Several ETFs can invest in high-dividend stocks. These companies specifically invest their funds in companies that pay out the highest dividends, and actively manage the fund to grow dividends over time. Some examples include the iShares Select Dividend ETF (NYSE: DVY) and the Amplify High-Yield ETF (NYSE: YYY).
Pros and Cons of Investing in ETFs for Dividends
Before you search for a list of dividend ETFs to start investing in, it's important to weigh the pros and cons of these sometimes-volatile funds.
Pros
First, the potential benefits of investing in ETFs:
- Income generation: ETFs that pay large dividends can provide a steady stream of income for investors, which can be helpful for those looking to supplement their retirement income or meet other financial goals.
- Diversification: ETFs offer investors the ability to invest in a diversified portfolio of stocks with a single investment, which can help to spread risk across multiple companies and sectors and lowers your risk level when compared to investing in individual high-dividend stocks.
- DRIP options: Most ETFs offer direct dividend reinvestment programs, putting your dividend income management on autopilot. This can be useful for busy investors who want to avoid managing their dividends as cash.
Cons
What about the downsides? Take a look:
- Potentially lower returns: ETFs focusing on dividend-paying stocks may provide a different level of capital appreciation than other ETFs focusing on growth stocks. This may reduce your overall return as an investor.
- May pay nonqualified dividends: If you invest in an actively managed ETF that buys and sells stocks throughout the year, your dividends may not qualify for capital gains tax rates. This usually means paying more in taxes on dividends you earn.
- Expense ratios: ETFs include expense ratios that pay for the fund's management.

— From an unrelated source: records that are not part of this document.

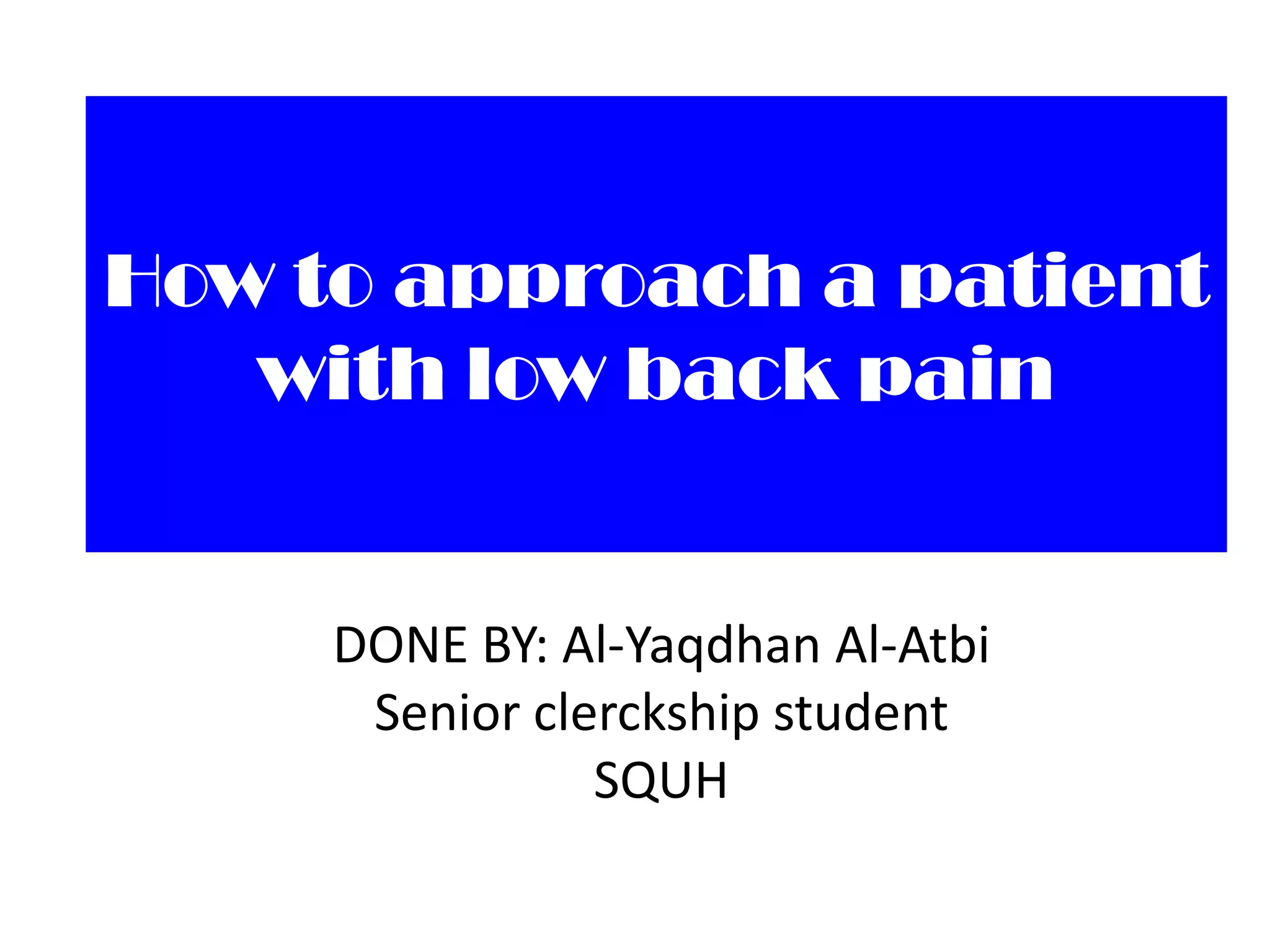 How to approach a patient with low back pain

DONE BY: Al-Yaqdhan Al-Atbi
Senior clerckship student
SQUH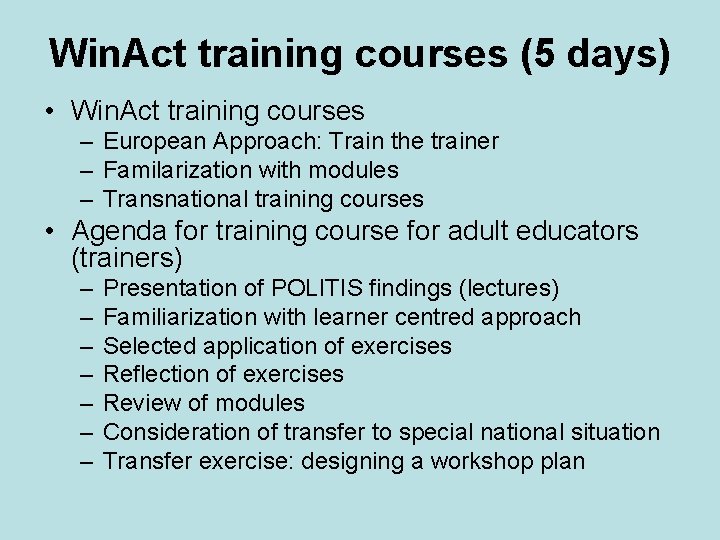 WinAct training courses (5 days)

• WinAct training courses
– European Approach: Train the trainer
– Familarization with modules
– Transnational training courses
• Agenda for training course for adult educators (trainers)
– Presentation of POLITIS findings (lectures)
– Familiarization with learner centred approach
– Selected application of exercises
– Reflection of exercises
– Review of modules
– Consideration of transfer to special national situation
– Transfer exercise: designing a workshop plan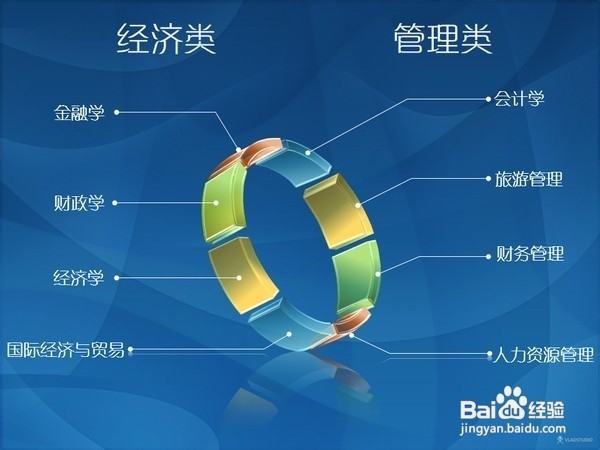 经济类

管理类

金融学

财政学

经济学

国际经济与贸易

会计学

旅游管理

财务管理

人力资源管理

Baidu经验
jingyan.baidu.com

VLADSTUDIO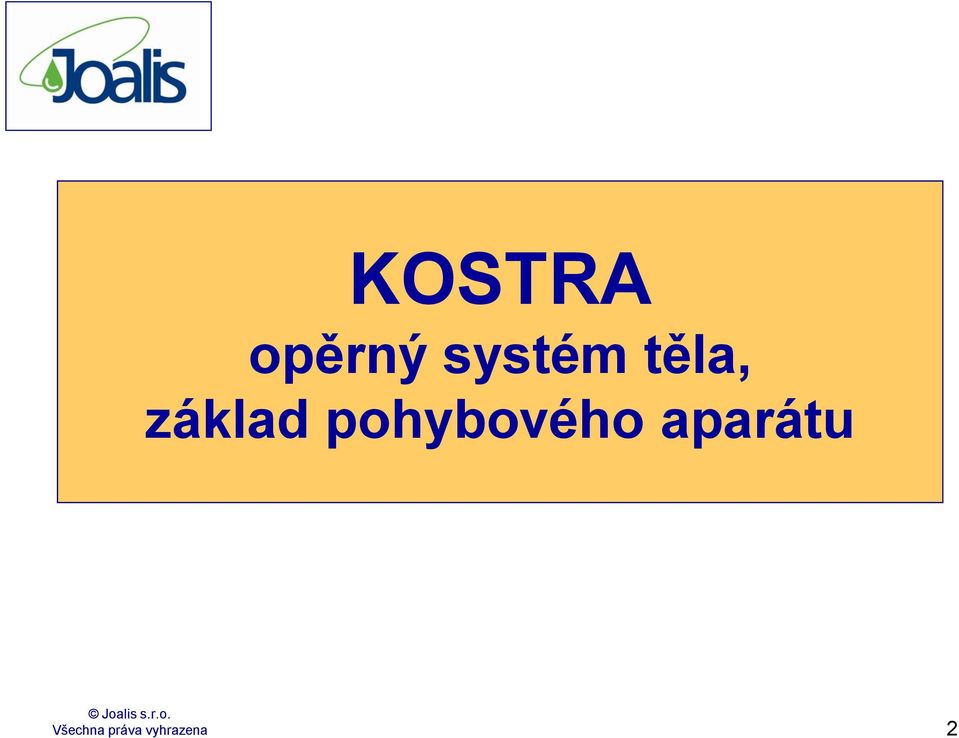 Joalis

KOSTRA
opěrný systém těla,
základ pohybového aparátu

© Joalis s.r.o.
Všechna práva vyhrazena

2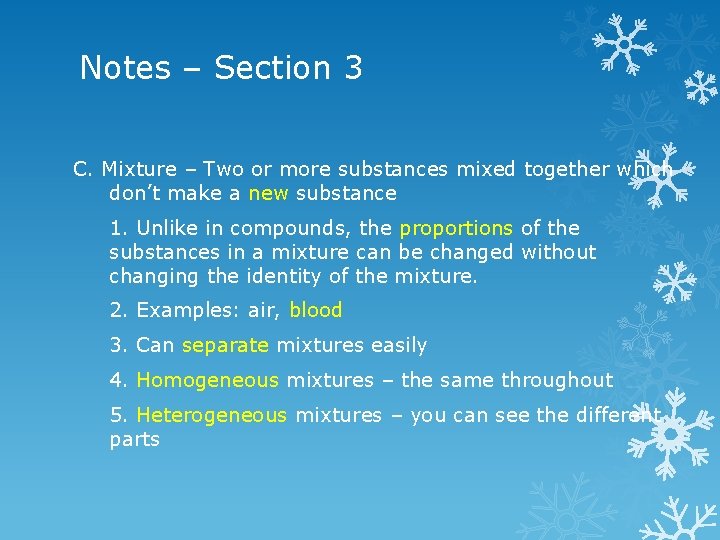 Notes – Section 3

C. Mixture – Two or more substances mixed together which don't make a new substance

1. Unlike in compounds, the proportions of the substances in a mixture can be changed without changing the identity of the mixture.

2. Examples: air, blood

3. Can separate mixtures easily

4. Homogeneous mixtures – the same throughout

5. Heterogeneous mixtures – you can see the different parts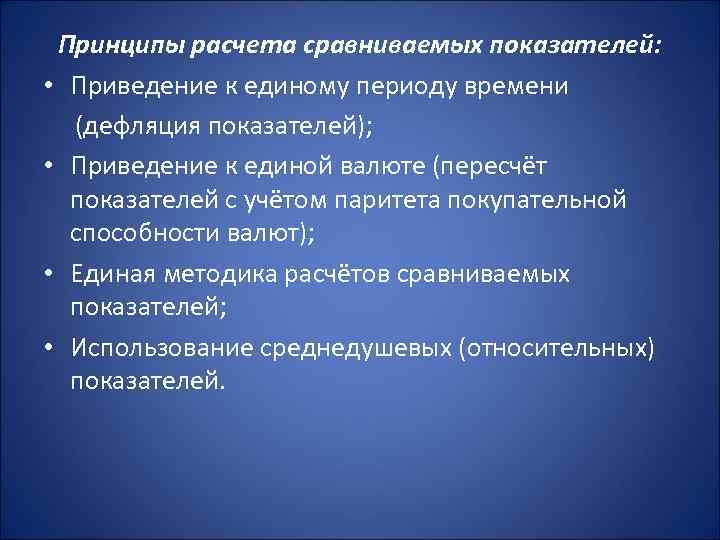 Принципы расчета сравниваемых показателей:

• Приведение к единому периоду времени (дефляция показателей);

• Приведение к единой валюте (пересчёт показателей с учётом паритета покупательной способности валют);

• Единая методика расчётов сравниваемых показателей;

• Использование среднедушевых (относительных) показателей.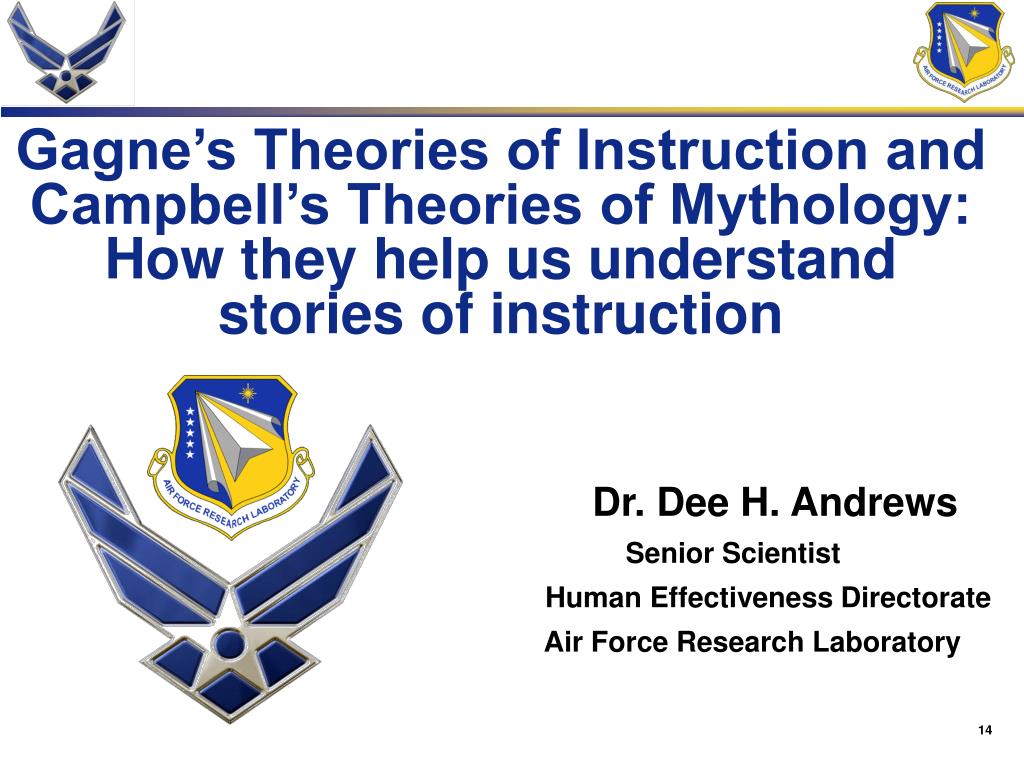 AIR FORCE RESEARCH LABORATORY

Gagne's Theories of Instruction and Campbell's Theories of Mythology: How they help us understand stories of instruction

AIR FORCE RESEARCH LABORATORY

Dr. Dee H. Andrews

Senior Scientist

Human Effectiveness Directorate

Air Force Research Laboratory

14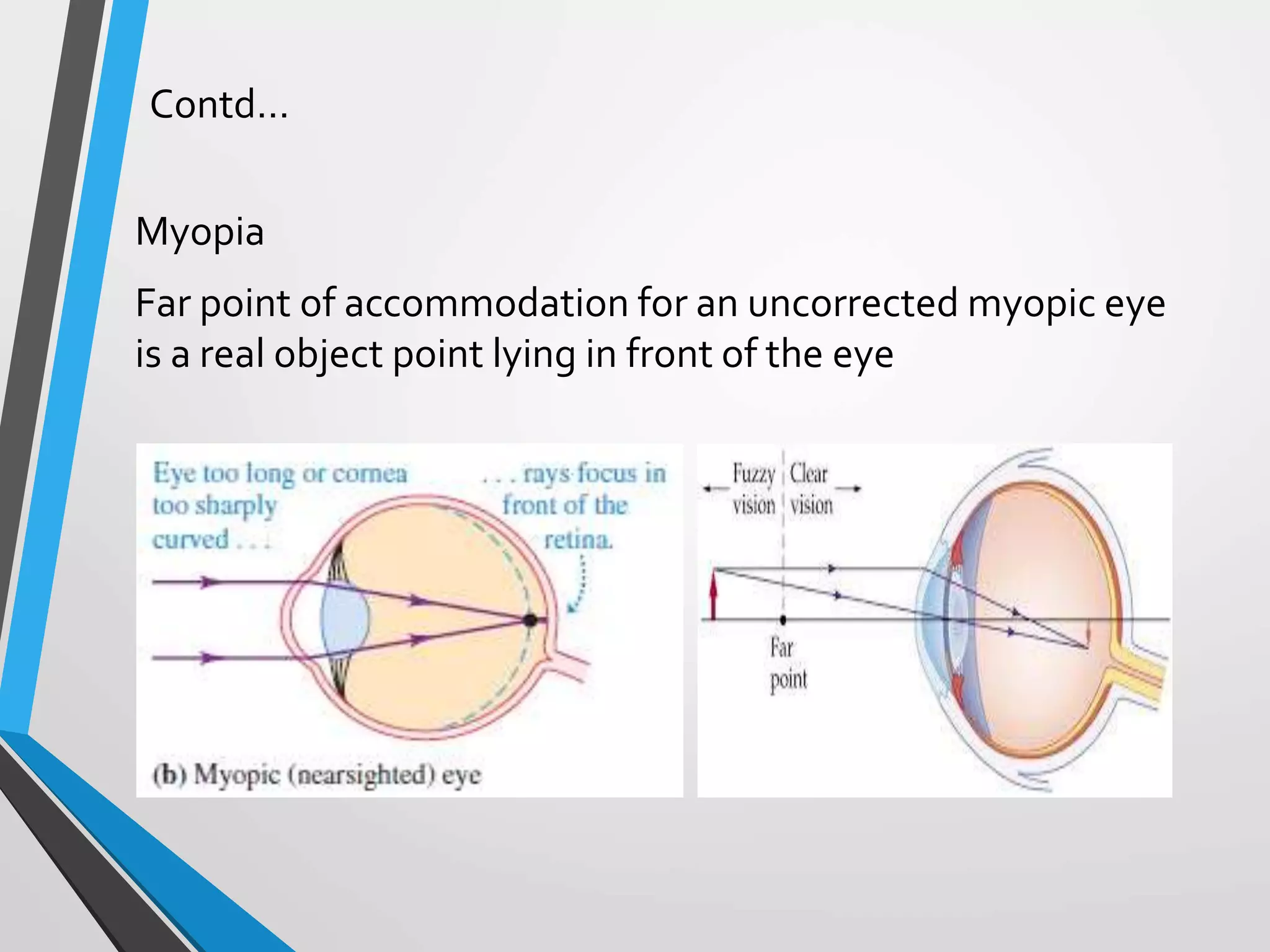 Contd...

Myopia

Far point of accommodation for an uncorrected myopic eye is a real object point lying in front of the eye

Eye too long or cornea too sharply curved . . .

. . . rays focus in front of the retina.

(b) Myopic (nearsighted) eye

Fuzzy vision

Clear vision

Far point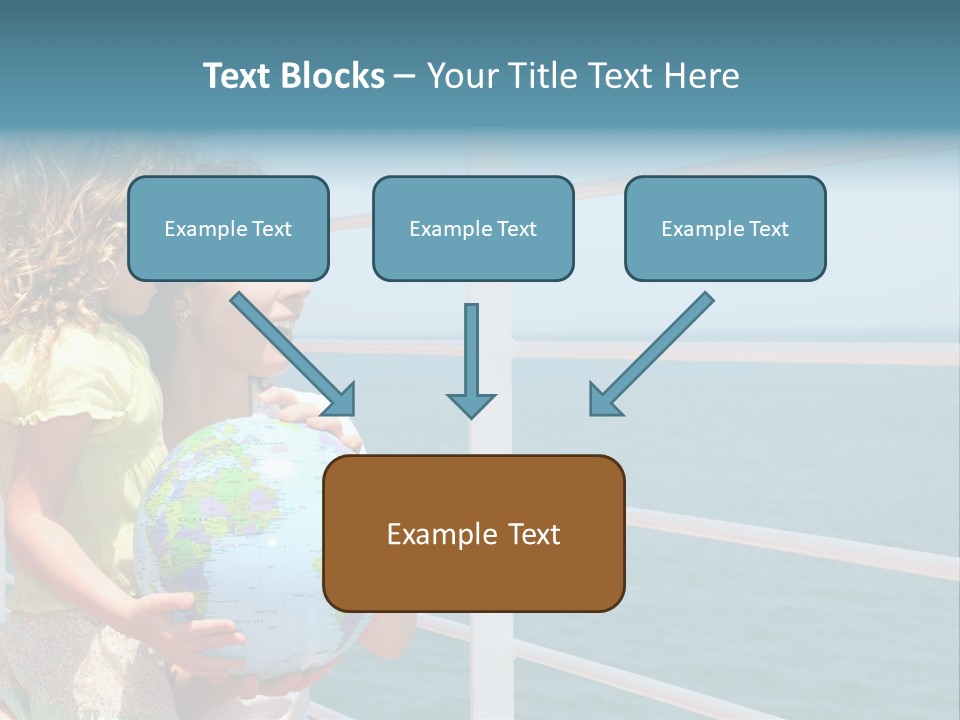 Text Blocks – Your Title Text Here

Example Text

Example Text

Example Text

Example Text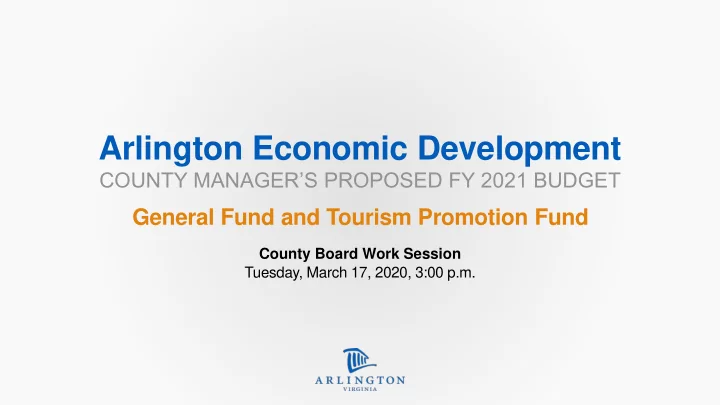 Arlington Economic Development
COUNTY MANAGER'S PROPOSED FY 2021 BUDGET

General Fund and Tourism Promotion Fund

County Board Work Session
Tuesday, March 17, 2020, 3:00 p.m.

ARLINGTON
VIRGINIA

Dividend ETFs may have higher expense ratios than funds that track a major index because management must regularly reevaluate assets included based on dividend payout.
Can You Get Dividends from ETFs?
So — do you get dividends from ETFs? In most cases, the answer is "yes." ETFs may invest in hundreds of underlying stocks, which may pay out a dividend that's passed along to investors. However, like individual stocks, ETFs do not have to pay dividends, and any funds you invest in are free to cut future dividends at any time. Reviewing a fund's dividend payout history can help you choose viable assets for creating a long-term income stream.
FAQs
Still have questions about dividend ETFs? Look at several we've compiled.
Which ETF pays the highest dividend?
Do ETFs pay good dividends?
The dividend yield of an ETF depends on the underlying securities held in the fund. Some ETFs might invest heavily in growth stocks that do not yet have the infrastructure to pay dividends, while others may invest heavily in dividend stocks to attract investors. Check out each ETF's dividend payment history to learn more about the type of distributions you can expect.
How often does an ETF pay dividends?
Some ETFs pay dividends every quarter, while others may pay dividends monthly or annually. You can typically find a dividend schedule for an ETF on the fund's website or through a collective stock and ETF database like MarketBeat.